• [Data for processing]:
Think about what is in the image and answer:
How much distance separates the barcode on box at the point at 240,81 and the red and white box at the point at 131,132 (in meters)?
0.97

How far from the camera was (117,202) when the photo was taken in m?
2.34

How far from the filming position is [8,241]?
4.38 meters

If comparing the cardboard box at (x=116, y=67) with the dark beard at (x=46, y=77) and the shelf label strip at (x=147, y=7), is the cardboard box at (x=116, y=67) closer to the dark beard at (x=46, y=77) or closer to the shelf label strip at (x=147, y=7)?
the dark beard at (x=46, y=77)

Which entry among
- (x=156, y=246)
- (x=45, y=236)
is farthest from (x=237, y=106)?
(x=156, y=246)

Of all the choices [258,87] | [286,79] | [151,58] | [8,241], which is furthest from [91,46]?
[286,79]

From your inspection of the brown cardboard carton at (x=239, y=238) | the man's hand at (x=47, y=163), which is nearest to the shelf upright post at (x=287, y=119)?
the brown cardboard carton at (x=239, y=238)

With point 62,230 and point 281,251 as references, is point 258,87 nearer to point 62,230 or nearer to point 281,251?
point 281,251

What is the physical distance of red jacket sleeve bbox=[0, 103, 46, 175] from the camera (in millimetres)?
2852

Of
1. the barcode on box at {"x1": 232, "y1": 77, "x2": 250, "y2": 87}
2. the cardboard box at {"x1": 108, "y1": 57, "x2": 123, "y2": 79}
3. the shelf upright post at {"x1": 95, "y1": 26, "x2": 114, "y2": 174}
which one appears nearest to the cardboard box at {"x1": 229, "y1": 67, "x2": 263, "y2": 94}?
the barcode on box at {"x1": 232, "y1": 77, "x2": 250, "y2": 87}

• [Exercise details]: Revise the items above by replacing "shelf upright post" with "vertical shelf support" wherever it occurs, leaving everything else unchanged.

• [Task response]:
Think about what is in the image and answer:
How much distance separates the barcode on box at the point at 240,81 and the red and white box at the point at 131,132 (in meters)?
0.97

How far from the camera was (117,202) when the photo was taken in m?
2.34

How far from the filming position is [8,241]?
4.38 meters

If comparing the cardboard box at (x=116, y=67) with the dark beard at (x=46, y=77) and the shelf label strip at (x=147, y=7), is the cardboard box at (x=116, y=67) closer to the dark beard at (x=46, y=77) or closer to the shelf label strip at (x=147, y=7)?
the dark beard at (x=46, y=77)

Which entry among
- (x=156, y=246)
- (x=45, y=236)
is farthest from (x=237, y=106)?
(x=156, y=246)

Of all the choices [258,87] | [286,79] | [151,58] | [8,241], which is furthest from [91,46]?
[286,79]

From your inspection of the brown cardboard carton at (x=239, y=238) | the man's hand at (x=47, y=163), which is nearest to the vertical shelf support at (x=287, y=119)?
the brown cardboard carton at (x=239, y=238)

With point 62,230 and point 281,251 as references, is point 258,87 nearer to point 62,230 or nearer to point 281,251?
point 281,251

What is the physical distance of red jacket sleeve bbox=[0, 103, 46, 175] from the camera (in millimetres)?
2852

Of
1. the barcode on box at {"x1": 232, "y1": 77, "x2": 250, "y2": 87}
2. the cardboard box at {"x1": 108, "y1": 57, "x2": 123, "y2": 79}
3. the vertical shelf support at {"x1": 95, "y1": 26, "x2": 114, "y2": 174}
which one appears nearest to the cardboard box at {"x1": 229, "y1": 67, "x2": 263, "y2": 94}?
the barcode on box at {"x1": 232, "y1": 77, "x2": 250, "y2": 87}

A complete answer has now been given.